SteveRailsback · August 1, 2025, 8:30pm

BehaviorSpace experiments and long simulations can produce output files that are inconveniently long–for example, too large to open in a spreadsheet. Often, we are only interested in a subset of the output, such as from only the ticks when the number of turtles is non-zero.

I wrote a NetLogo program that reads a CSV file, filters out unwanted lines, and writes a new CSV file with only the lines that the user wants to keep. The user defines which data to keep by editing some example filtering statements. The program can use the Time extension to filter output by date or time.

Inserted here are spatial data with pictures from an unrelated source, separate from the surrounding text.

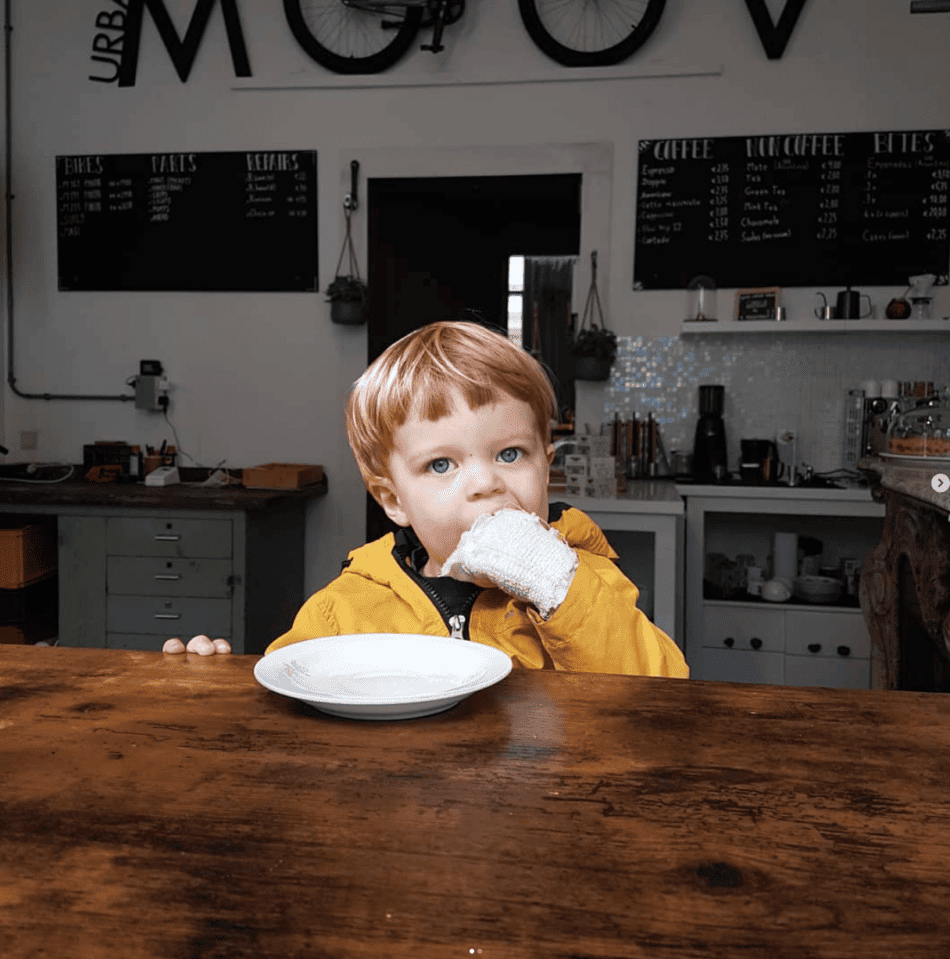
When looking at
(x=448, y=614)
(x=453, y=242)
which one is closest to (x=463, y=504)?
(x=448, y=614)

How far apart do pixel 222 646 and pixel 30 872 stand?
55 cm

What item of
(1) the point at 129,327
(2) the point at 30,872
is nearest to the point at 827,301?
(1) the point at 129,327

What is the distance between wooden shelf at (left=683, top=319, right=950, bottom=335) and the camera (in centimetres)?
352

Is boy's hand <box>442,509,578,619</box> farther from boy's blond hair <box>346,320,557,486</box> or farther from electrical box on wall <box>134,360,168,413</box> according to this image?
electrical box on wall <box>134,360,168,413</box>

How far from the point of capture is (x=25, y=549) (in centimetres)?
359

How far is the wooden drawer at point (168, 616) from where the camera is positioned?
3.44m

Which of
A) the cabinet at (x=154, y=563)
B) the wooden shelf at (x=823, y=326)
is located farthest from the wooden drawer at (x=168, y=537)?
the wooden shelf at (x=823, y=326)

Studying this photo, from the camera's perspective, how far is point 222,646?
1.03m

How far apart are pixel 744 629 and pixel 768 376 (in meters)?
1.15

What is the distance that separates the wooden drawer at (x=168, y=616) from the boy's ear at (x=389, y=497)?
91.9 inches

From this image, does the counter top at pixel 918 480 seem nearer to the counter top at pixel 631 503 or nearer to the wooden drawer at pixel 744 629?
the counter top at pixel 631 503

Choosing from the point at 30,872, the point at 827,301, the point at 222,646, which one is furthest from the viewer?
the point at 827,301

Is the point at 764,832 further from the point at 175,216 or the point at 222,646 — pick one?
the point at 175,216

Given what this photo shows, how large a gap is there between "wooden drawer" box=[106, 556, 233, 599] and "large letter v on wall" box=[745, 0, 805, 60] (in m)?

The program is designed so that multiple files can be filtered one new file, which is convenient if each run in a BehaviorSpace experiment produces its own output file.

The code is here:
OutputFileFilterer.nlogo (16.1 KB)

ERSUCC · August 9, 2025, 7:00pm

Hi Steve,

For many cases, I think you could use the “Run metrics when” field added in 6.4 to achieve your desired output. For instance, in your example above, you could add the expression count turtles > 0 to the “Run metrics when” field to get the output you described. You could do a similar thing with the time extension, for example by adding an expression like time:get "hour" dt = 5 to the “Run metrics when” field. Does this resolve the issue, or are there cases for which this would not achieve the desired output?

Isaac B.

SteveRailsback · August 10, 2025, 8:47pm

Hi Isaac,

My large-file-filter program preceded the availability of the “Run
metrics when” capability in NetLogo 6.4. I agree, that capability can be
used to reduce unnecessary BehaviorSpace output. But sometimes you might
filter a big output file differently for different kinds of results–you
might not know when you set up an experiment exactly how you’re going to
look at the output.

We also still use it when each run in a BehaviorSpace experiment writes
its own output files (which you can do by making
behaviorspace-run-number part of the file name). You can then
concatenate all those files (e.g., by using a Windows or Linux command)
into one file and filter it to get the results you want (and get rid of
extraneous header lines).

And sometimes, for example when producing code-testing output not via
BehaviorSpace, it is much easier to just create gigantic output files
and then filter them in various ways than to write code to limit the output.

Steve

ERSUCC · August 11, 2025, 5:58pm

That makes sense. It sounds like maybe there should be a separate tool for analysis of various output files, rather than adding this tool specifically to BehaviorSpace. This could be a good candidate for something to add to a future test or analysis extension, along with the other things you mentioned recently.